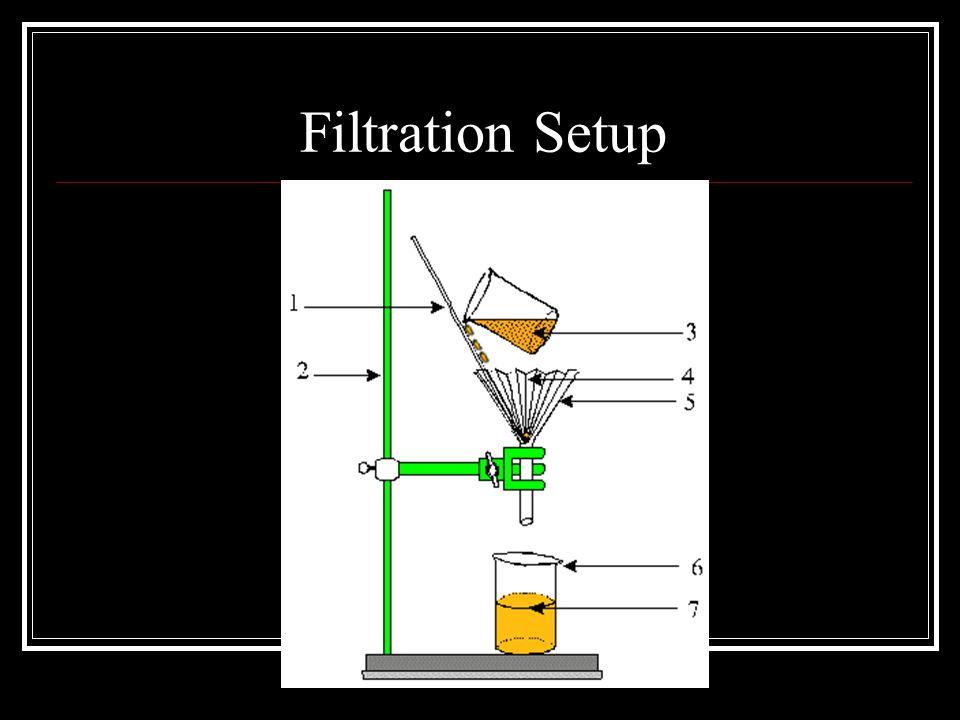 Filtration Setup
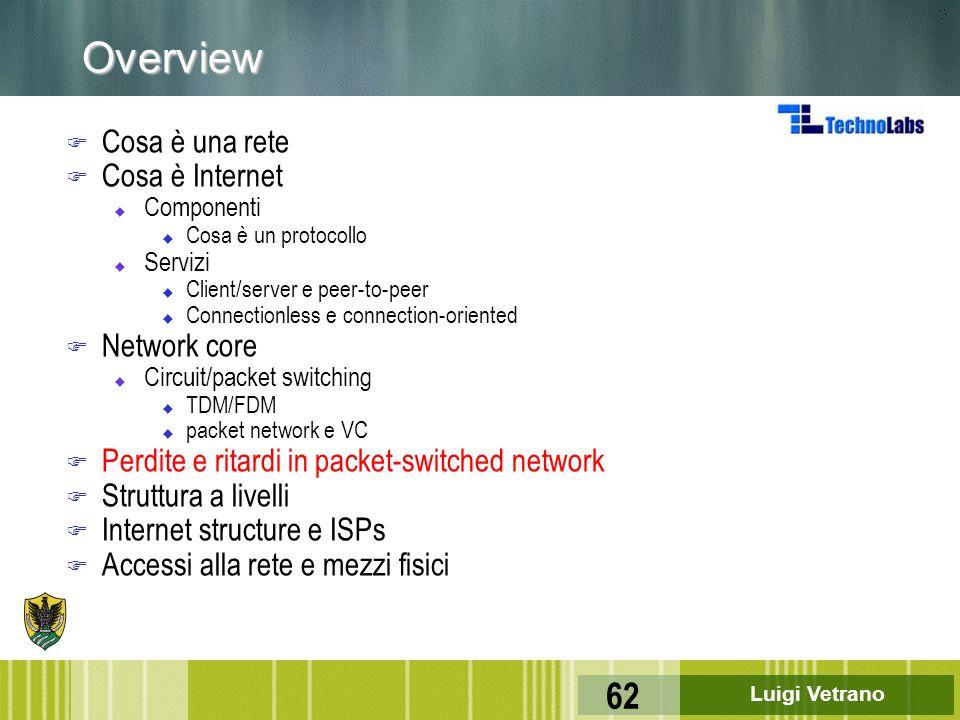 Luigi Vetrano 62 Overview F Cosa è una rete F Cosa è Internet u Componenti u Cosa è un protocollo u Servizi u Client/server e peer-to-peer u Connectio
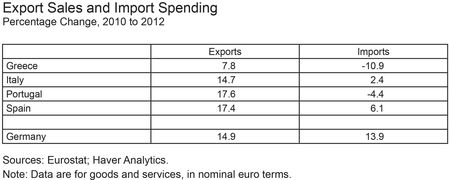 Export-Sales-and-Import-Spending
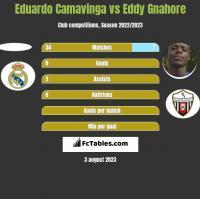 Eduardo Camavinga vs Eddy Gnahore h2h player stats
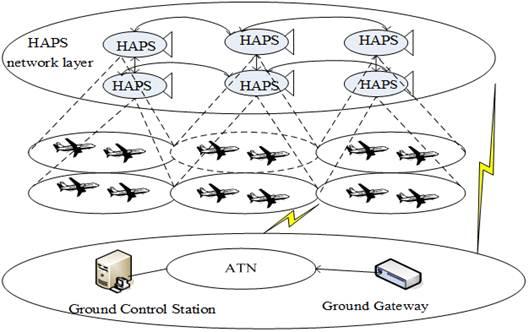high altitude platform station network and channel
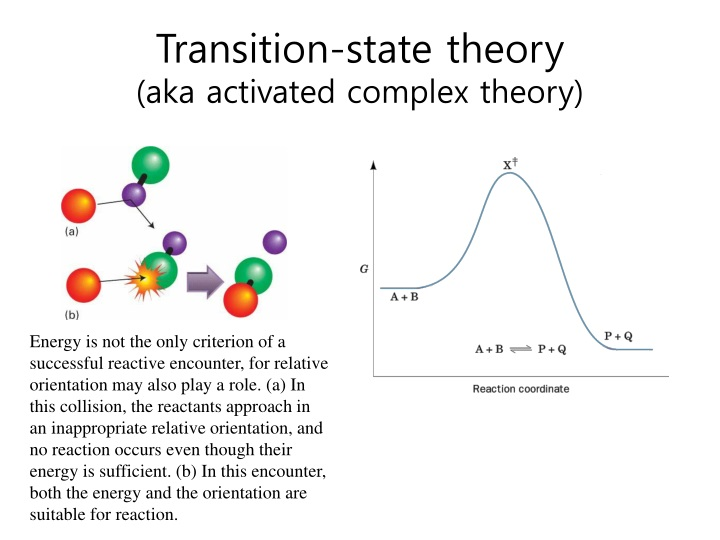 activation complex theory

• • • • •

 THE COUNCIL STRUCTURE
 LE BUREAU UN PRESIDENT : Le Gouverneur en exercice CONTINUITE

• • • • •

** Try it **
Would you output only the span of the records above that opens with the line containing "Filtration Setup" and closes with the line containing "Export-Sales-and-Import-Spending", ends included and pictures dropped?

** Output below **
 Filtration Setup
 Luigi Vetrano 62 Overview F Cosa è una rete F Cosa è Internet u Componenti u Cosa è un protocollo u Servizi u Client/server e peer-to-peer u Connectio
 Export-Sales-and-Import-Spending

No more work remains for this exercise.